— Consigne écrite A —
Pouvez-vous renvoyer mot pour mot le passage de l'extrait sur les galaxies lointaines qui va de « L’équipe internationale qui » jusqu'à « 13,26 milliards d’années-lumière). » ?
:: Extrait choisi
L’équipe internationale qui publie ces observations dans The Astrophysical Journal a recherché exclusivement des galaxies ayant un décalage vers le rouge supérieur à 7, ce qui correspond à une distance supérieure à 13 milliards d’années-lumière, dans le grand relevé Hubble Frontier Field (HFF) et le champ fourni par le puissant effet de lentille gravitationnelle produit par l’amas de galaxies MACS J0416-2403. Les décalages spectraux vers le rouge ont pu être déterminés par photométrie grâce aux deux télescopes et sont très robustes. 6 galaxies parmi ces 22 ont un redshift (décalage vers le rouge) supérieur à 6 (soit une distance supérieure à 13,26 milliards d’années-lumière).
La masse moyenne des 22 galaxies ultra-lointaines et ultra-jeunes observées est de 275 millions de masses solaires tandis que leur taux moyen de formation d’étoiles est de 1,8 masses solaires par an. Les astrophysiciens parviennent, à partir de la masse et du taux de formation d’étoiles observés, à déterminer une limite sur l’âge de ces galaxies telles que nous les voyons : elles ont moins de 300 millions d’années, ce qui veut dire qu’elles ont commencé à se former (au plus tôt) seulement 200 millions d’années après la singularité initiale.
L’effet de lentille gravitationnelle qui a été utilisé pour découvrir ces très lointaines galaxies a pour effet d’amplifier le signal lumineux, ce qui permet d’atteindre des objets de très faible luminosité qui seraient inobservables sinon. Dans le cas de la galaxie la plus lointaine découverte ici, que les astrophysiciens sud-américains de la collaboration ont nommée Tayna (« première née » dans la langue Aymara), sa luminosité intrinsèque n’est que de 4% de celle de note galaxie. C’est l’objet le moins lumineux qui a pu être observé à cette distance jusqu’à aujourd’hui. L’effet de lentille gravitationnelle de l’amas MACS J0416-2403 produit sur elle une multiplication de la luminosité observée d’un facteur 20…
La découverte de galaxies ultra-lointaines, les toutes premières galaxies, formées quelques centaines de millions d’années après le Big Bang et observées lorsqu’elles n’ont que 400 à 500 millions d’années s’est énormément accélérée en quelques années seulement. En 2008, on ne connaissait qu’une poignée de galaxies situées à un z compris entre 7 et 8 (entre 13 et 13,16 milliards d’années) et aucune avec un z supérieur à 8. Aujourd’hui, on en connait environ 300 autour de z=7, 100 autour de z=8 et déjà une dizaine aux environs de z=10 (13,33 milliards d’années-lumière).
::::
:: Données de l'exercice
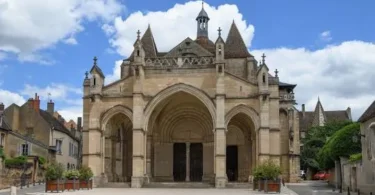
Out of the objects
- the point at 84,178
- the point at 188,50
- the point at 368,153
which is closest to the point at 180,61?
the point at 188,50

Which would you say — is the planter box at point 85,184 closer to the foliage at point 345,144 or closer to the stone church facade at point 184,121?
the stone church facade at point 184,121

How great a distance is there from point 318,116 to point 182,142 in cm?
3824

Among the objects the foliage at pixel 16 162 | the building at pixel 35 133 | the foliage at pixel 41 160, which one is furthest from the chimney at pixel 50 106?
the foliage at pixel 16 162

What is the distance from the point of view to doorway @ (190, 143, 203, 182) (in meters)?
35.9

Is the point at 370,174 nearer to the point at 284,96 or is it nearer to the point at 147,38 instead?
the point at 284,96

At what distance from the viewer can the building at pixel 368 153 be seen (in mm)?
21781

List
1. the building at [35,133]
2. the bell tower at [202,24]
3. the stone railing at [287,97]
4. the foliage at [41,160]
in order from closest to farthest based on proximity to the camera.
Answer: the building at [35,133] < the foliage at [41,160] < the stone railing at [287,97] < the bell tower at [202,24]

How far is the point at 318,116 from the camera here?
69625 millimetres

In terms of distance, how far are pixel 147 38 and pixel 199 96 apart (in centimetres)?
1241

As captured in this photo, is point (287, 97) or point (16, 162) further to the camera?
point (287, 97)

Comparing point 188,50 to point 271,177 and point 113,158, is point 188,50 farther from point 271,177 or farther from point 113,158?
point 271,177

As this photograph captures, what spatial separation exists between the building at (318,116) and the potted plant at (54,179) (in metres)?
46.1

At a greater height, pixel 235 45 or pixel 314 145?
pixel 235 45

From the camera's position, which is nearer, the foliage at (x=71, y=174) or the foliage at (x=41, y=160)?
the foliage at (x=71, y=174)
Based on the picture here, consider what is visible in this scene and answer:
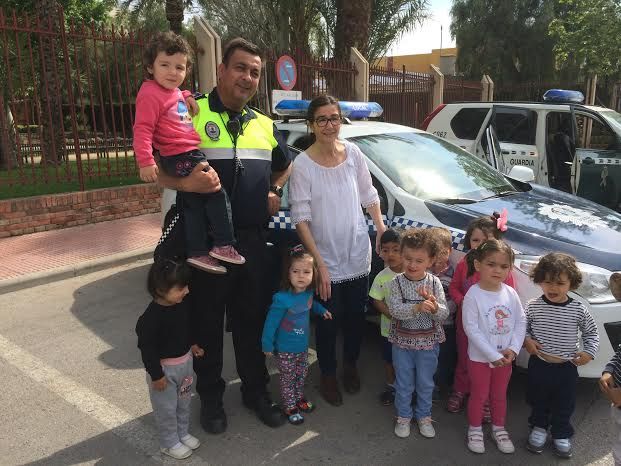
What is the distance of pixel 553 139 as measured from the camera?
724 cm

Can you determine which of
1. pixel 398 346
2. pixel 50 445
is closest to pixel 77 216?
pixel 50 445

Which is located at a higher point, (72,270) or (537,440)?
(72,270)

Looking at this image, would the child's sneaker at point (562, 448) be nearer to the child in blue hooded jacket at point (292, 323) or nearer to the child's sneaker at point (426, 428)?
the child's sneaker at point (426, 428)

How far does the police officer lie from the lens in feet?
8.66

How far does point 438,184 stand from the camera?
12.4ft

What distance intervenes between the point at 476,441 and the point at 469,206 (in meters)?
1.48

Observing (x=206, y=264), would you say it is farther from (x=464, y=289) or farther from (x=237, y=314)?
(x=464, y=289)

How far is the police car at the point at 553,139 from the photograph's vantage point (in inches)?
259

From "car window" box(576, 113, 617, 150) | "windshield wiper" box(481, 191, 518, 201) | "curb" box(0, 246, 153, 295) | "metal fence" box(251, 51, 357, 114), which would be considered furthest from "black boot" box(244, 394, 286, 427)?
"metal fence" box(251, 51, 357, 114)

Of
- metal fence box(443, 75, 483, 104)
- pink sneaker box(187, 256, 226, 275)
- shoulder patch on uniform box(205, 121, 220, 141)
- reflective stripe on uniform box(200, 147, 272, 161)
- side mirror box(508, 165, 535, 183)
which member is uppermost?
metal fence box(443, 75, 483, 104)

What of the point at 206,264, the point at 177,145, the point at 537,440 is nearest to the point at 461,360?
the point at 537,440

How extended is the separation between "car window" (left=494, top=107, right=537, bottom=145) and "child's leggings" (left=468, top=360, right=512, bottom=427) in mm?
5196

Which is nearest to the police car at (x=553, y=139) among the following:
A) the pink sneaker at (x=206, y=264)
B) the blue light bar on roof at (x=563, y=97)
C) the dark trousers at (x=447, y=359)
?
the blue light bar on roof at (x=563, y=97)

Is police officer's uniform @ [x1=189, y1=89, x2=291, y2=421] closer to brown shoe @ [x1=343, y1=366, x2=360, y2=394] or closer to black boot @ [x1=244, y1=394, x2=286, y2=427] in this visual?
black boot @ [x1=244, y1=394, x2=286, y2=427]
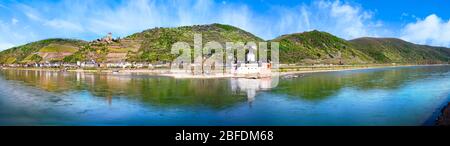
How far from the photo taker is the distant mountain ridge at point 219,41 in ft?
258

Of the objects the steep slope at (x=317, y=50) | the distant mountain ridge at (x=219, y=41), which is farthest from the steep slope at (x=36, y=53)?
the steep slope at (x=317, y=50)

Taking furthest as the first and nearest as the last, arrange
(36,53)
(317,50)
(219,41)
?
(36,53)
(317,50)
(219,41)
::::
:: Données de l'exercice
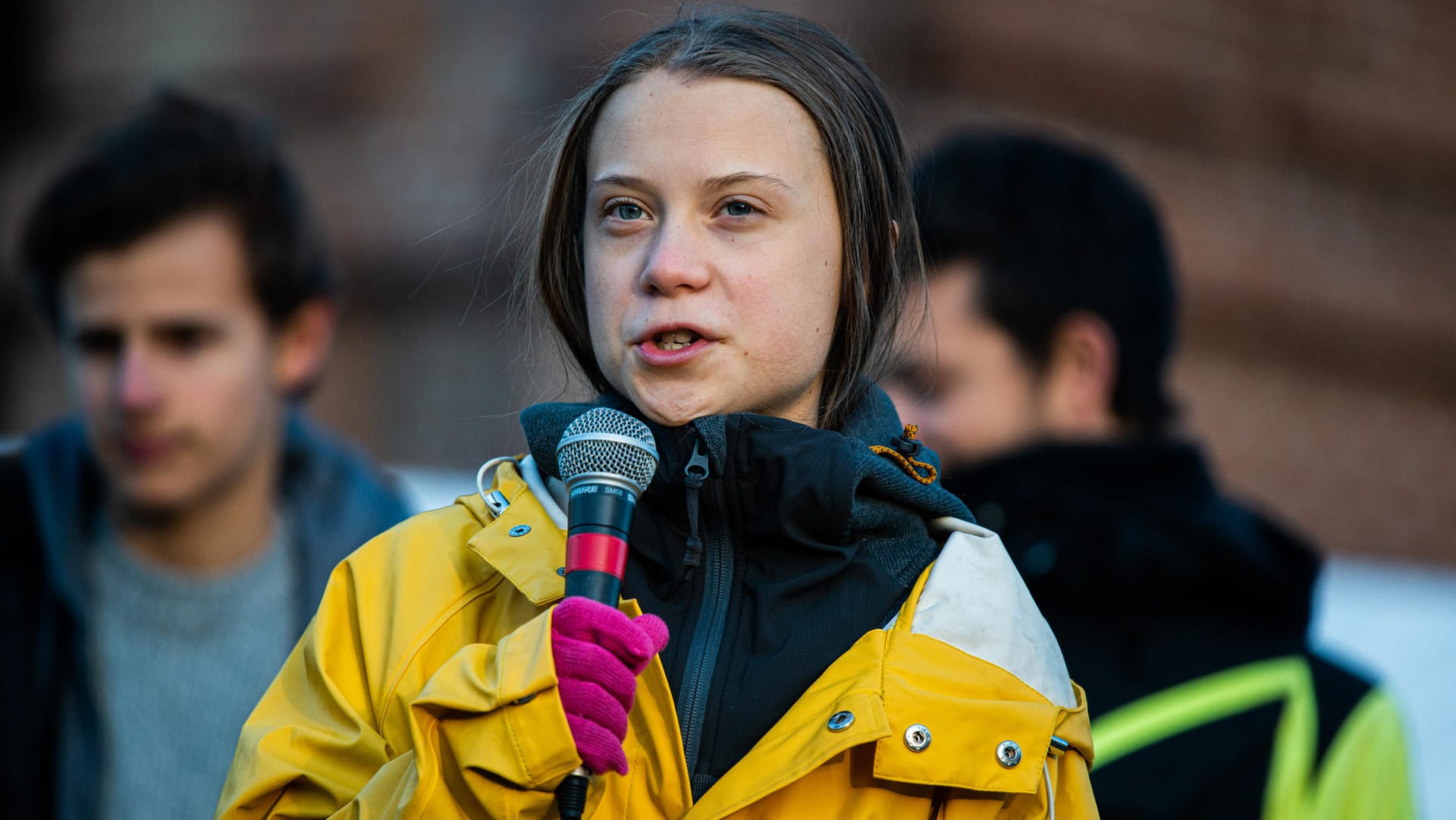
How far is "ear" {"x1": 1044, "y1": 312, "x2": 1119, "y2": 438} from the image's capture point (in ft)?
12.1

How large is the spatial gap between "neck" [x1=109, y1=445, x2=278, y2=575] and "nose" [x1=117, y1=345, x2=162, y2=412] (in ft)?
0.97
::::
— Consigne écrite B —
Pouvez-vous retaper à l'identique, dans la liste, tout ce qui va de la ligne contenant « Out of the objects » jusqu'à celle contenant « 69625 millimetres », ces deux lignes comprises ?

— Réponse finale A —
L’équipe internationale qui publie ces observations dans The Astrophysical Journal a recherché exclusivement des galaxies ayant un décalage vers le rouge supérieur à 7, ce qui correspond à une distance supérieure à 13 milliards d’années-lumière, dans le grand relevé Hubble Frontier Field (HFF) et le champ fourni par le puissant effet de lentille gravitationnelle produit par l’amas de galaxies MACS J0416-2403. Les décalages spectraux vers le rouge ont pu être déterminés par photométrie grâce aux deux télescopes et sont très robustes. 6 galaxies parmi ces 22 ont un redshift (décalage vers le rouge) supérieur à 6 (soit une distance supérieure à 13,26 milliards d’années-lumière).

— Réponse finale B —
Out of the objects
- the point at 84,178
- the point at 188,50
- the point at 368,153
which is closest to the point at 180,61?
the point at 188,50

Which would you say — is the planter box at point 85,184 closer to the foliage at point 345,144 or closer to the stone church facade at point 184,121?
the stone church facade at point 184,121

How great a distance is there from point 318,116 to point 182,142 in cm?
3824

Among the objects the foliage at pixel 16 162 | the building at pixel 35 133 | the foliage at pixel 41 160, which one is furthest from the chimney at pixel 50 106?
the foliage at pixel 16 162

What is the distance from the point of view to doorway @ (190, 143, 203, 182) (in meters)?
35.9

Is the point at 370,174 nearer to the point at 284,96 or is it nearer to the point at 147,38 instead?
the point at 284,96

At what distance from the viewer can the building at pixel 368 153 be seen (in mm)?
21781

List
1. the building at [35,133]
2. the bell tower at [202,24]
3. the stone railing at [287,97]
4. the foliage at [41,160]
in order from closest to farthest based on proximity to the camera.
Answer: the building at [35,133] < the foliage at [41,160] < the stone railing at [287,97] < the bell tower at [202,24]

How far is the point at 318,116 from the camera here?
69625 millimetres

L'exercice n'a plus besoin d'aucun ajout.